*Saved entries:*
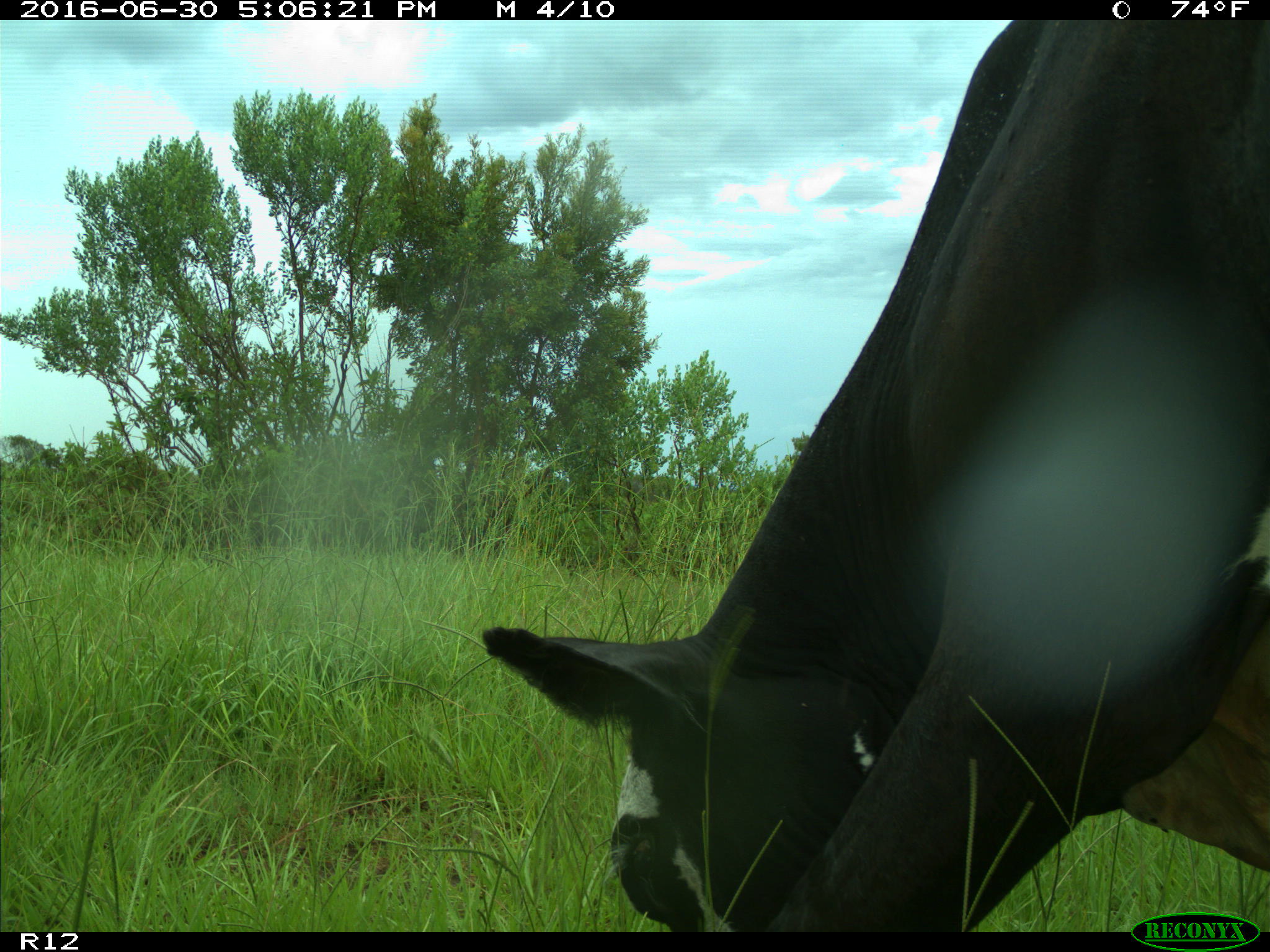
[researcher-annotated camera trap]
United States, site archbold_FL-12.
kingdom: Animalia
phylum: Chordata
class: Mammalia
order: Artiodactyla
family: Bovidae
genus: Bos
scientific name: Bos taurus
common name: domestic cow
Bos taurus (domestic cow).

* * *

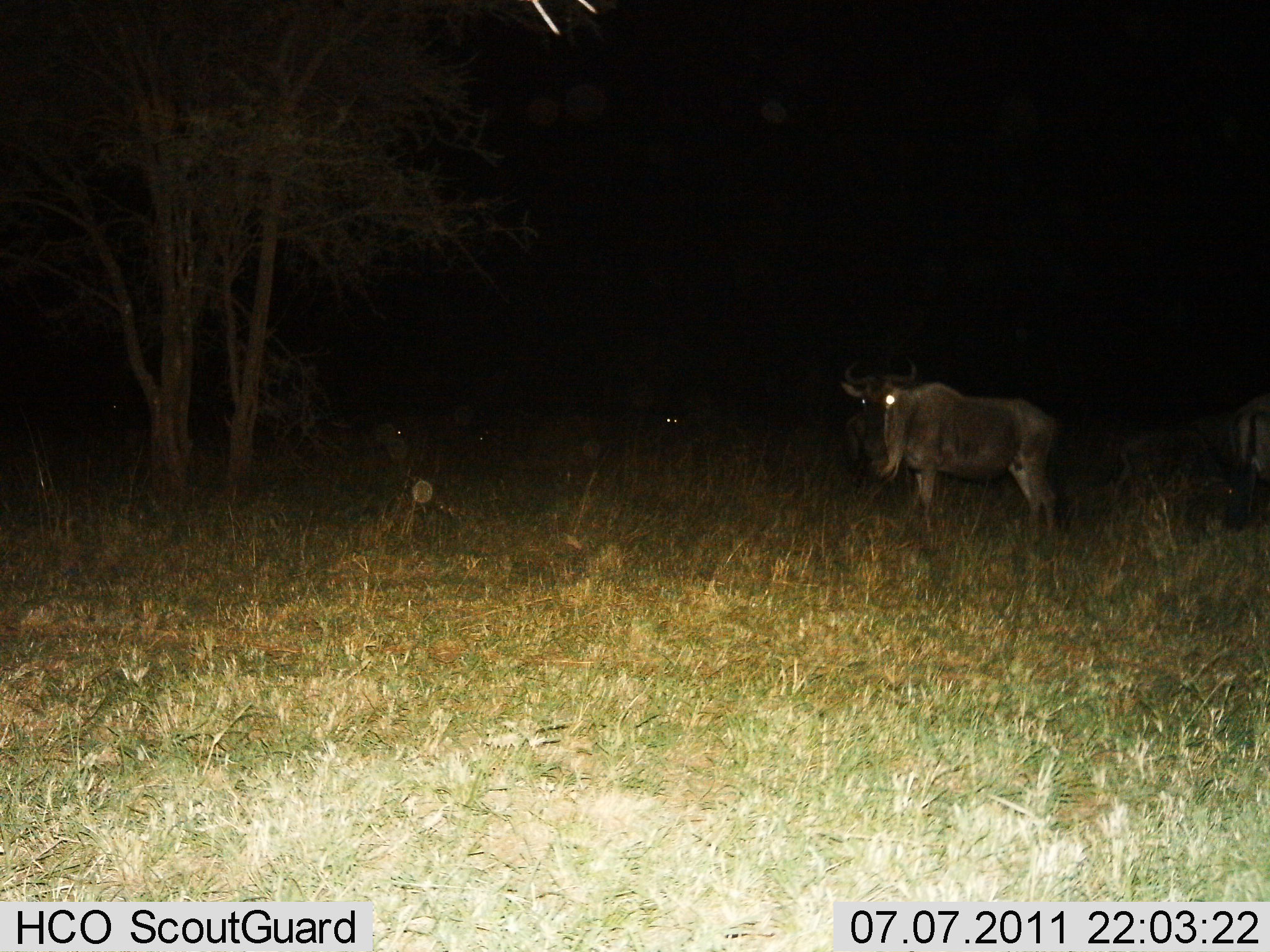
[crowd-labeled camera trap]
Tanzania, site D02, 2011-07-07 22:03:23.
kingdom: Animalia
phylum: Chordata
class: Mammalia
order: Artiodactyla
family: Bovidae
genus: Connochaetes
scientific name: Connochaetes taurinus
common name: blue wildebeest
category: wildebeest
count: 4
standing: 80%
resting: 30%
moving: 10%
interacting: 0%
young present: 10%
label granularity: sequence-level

*WHAT YOU HAVE TO DO:*
Please copy the lines in the records above between the one holding "moving: 10%" and the one holding "label granularity: sequence-level", inclusive, exactly and with no other line.

*SOLUTION TO THIS TASK:*
moving: 10%
interacting: 0%
young present: 10%
label granularity: sequence-level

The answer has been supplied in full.